Burmese pythons (Python bivittatus) are giant, 10’-15’ long, nocturnal snakes native to the tropical lowlands of Southeast Asia. Burmese pythons generally have a mottled pattern on the dorsal surface in shades of tan, brown, beige or black, with a creamy underside. A variety of alternative patterns are available in captivity.
As giant snakes, burmese pythons can reach 200 pounds in adulthood and require at least two people present for handling. Although they are considered the most docile of the giants, they still need to be taken seriously. Given their large size, burmese pythons are advanced-level pets and should only be considered if you have enough space to house one properly.
The minimum enclosure size for a burmese python is 8-10’L x 4-5’W x 4-5”H. Burmese pythons are strong, powerful snakes and it’s important that the enclosure be well secured to keep them from escaping and getting into trouble. Of course, if at all possible, larger should be provided to offer more crawling and climbing space.
Appropriate substrates should be humidity-friendly and absorbent, such as cypress mulch, soil, and coconut fiber/chips. Spot-clean to remove soiled substrate frequently, and totally replace the substrate regularly.
In addition to substrate, you will need multiple places for your burmese python to hide so it feels secure. Halved dog kennels can work well, but if it’s difficult to find a structure to accomplish this, well placed logs, cork bark or fake vines should serve as reasonable hiding places.
A water bowl should also be provided, large enough for the snake to soak itself. Plastic tubs work well for this. Clean out the pool regularly to keep the water fresh and clean, along with scrubbing with animal-safe disinfectant.

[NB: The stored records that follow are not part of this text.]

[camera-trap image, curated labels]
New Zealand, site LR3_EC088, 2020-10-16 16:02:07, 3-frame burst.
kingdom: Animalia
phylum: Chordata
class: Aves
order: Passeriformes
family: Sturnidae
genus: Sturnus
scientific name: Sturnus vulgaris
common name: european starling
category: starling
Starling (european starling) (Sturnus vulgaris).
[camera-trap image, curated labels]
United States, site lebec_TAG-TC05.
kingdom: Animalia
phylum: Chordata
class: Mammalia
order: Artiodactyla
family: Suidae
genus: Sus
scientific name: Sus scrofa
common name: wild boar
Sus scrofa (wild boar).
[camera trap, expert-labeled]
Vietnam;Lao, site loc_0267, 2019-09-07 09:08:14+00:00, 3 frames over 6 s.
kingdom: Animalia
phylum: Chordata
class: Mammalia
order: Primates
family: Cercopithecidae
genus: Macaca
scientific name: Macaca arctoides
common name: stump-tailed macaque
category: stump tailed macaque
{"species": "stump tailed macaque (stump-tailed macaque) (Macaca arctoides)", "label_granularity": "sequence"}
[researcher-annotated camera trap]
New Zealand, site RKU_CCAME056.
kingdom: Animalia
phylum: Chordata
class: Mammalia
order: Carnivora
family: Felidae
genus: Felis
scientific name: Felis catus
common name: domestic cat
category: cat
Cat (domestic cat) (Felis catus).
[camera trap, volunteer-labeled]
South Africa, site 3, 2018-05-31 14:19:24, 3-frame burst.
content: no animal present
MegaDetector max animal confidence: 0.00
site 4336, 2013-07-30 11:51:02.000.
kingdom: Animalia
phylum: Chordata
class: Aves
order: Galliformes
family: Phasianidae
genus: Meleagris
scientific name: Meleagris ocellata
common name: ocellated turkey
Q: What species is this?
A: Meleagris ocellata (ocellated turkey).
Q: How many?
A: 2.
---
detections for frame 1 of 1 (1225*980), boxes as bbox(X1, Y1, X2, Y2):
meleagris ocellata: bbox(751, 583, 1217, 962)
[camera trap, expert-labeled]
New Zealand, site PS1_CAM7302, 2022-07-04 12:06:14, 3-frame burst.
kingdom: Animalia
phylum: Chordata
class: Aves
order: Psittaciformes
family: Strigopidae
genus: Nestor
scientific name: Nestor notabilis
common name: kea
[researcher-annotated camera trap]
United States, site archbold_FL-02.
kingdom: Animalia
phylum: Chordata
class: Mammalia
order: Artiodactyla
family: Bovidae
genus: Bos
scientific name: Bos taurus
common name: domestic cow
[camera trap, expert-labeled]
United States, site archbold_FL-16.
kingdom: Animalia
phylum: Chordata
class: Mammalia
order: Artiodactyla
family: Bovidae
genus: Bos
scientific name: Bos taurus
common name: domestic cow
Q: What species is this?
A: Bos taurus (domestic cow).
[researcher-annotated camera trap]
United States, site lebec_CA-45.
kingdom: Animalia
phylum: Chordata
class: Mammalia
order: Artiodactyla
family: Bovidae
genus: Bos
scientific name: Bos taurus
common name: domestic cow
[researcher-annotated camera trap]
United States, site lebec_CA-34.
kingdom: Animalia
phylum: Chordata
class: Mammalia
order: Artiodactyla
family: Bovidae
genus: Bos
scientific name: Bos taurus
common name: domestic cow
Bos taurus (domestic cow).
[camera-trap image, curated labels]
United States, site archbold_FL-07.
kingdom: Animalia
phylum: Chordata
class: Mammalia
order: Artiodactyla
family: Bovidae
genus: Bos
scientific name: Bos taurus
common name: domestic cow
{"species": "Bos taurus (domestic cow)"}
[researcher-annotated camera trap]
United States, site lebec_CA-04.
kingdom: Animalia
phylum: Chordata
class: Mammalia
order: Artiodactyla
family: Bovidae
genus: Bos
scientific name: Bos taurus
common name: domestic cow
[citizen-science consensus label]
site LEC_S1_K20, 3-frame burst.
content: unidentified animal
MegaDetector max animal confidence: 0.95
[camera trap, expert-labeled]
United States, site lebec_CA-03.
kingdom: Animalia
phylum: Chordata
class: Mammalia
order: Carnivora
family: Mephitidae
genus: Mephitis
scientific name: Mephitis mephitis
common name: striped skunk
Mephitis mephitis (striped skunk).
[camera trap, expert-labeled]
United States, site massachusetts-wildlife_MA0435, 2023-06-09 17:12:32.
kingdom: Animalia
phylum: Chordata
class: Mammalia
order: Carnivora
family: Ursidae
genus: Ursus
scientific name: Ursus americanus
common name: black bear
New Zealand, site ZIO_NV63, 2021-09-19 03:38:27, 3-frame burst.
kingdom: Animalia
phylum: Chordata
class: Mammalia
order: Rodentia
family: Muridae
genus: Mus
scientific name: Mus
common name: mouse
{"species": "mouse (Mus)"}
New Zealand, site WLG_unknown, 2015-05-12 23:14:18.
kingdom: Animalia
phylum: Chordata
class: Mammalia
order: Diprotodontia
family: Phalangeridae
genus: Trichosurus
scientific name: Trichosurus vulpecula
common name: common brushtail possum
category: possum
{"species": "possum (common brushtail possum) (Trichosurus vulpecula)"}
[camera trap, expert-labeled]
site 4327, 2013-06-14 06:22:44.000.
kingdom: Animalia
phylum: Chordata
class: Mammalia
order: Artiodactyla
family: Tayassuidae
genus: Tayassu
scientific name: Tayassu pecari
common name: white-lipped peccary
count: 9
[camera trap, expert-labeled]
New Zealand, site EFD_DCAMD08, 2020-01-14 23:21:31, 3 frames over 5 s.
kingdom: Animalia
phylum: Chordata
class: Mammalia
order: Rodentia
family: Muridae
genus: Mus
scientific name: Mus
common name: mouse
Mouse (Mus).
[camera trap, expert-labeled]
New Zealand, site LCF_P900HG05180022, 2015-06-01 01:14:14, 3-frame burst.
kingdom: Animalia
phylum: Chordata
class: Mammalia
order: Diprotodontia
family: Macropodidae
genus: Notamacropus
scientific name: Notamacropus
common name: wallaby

Ambient humidity in the enclosure should be around 60%. It can be maintained through a variety of techniques including daily misting with a pressure sprayer, automatic misting systems, and cool-mist humidifiers.
Heating and Lighting
Since burmese pythons are nocturnal, they can technically survive without access to UVB lighting. However, it is still beneficial in several ways and should be provided. The bulb should be Zoo Med or Arcadia, mounted in a reflective fixture, and half the length of the enclosure. Replace the bulb every 12 months to maintain its output.
The cage should be heated on one side to maintain a basking air temperature in the mid 80’s. Use a cluster of halogen flood heat lamps to create a basking area large enough to heat the entire snake’s coiled body evenly. Placing the heat source on one side of the enclosure creates a heat gradient allowing the snake to move to a different part of the enclosure if it desires to be cooler. Drop the ambient temperature into the high 70’s at night. Radiant heat panels connected to a thermostat can be used to maintain appropriate nighttime temps.
Food and Supplementation
Burmese pythons are carnivorous, like other snakes. In captivity, they primarily eat large mammals such as rabbits and young pigs, as well as whole birds such as chickens. Choose the size of the feeder with the size of the snake. Most adult burmese pythons should be fed a single frozen thawed prey item every 4-8 weeks. Young snakes should be fed more often. However, burmese pythons are known to eat relatively rarely in the wild and may refuse food if fed too often.
Although burmese pythons should be able to obtain all their nutritional needs from a whole prey diet, supplementing can help cover the gaps in their nutrition. Occasionally dust or inject the feeder with Repashy CalciumPlus LoD to provide extra calcium, vitamin D3 and a variety of other vitamins and minerals.
*This care sheet contains only very basic information. If you are new to burmese pythons, please do additional research to obtain additional information from more detailed care sheets.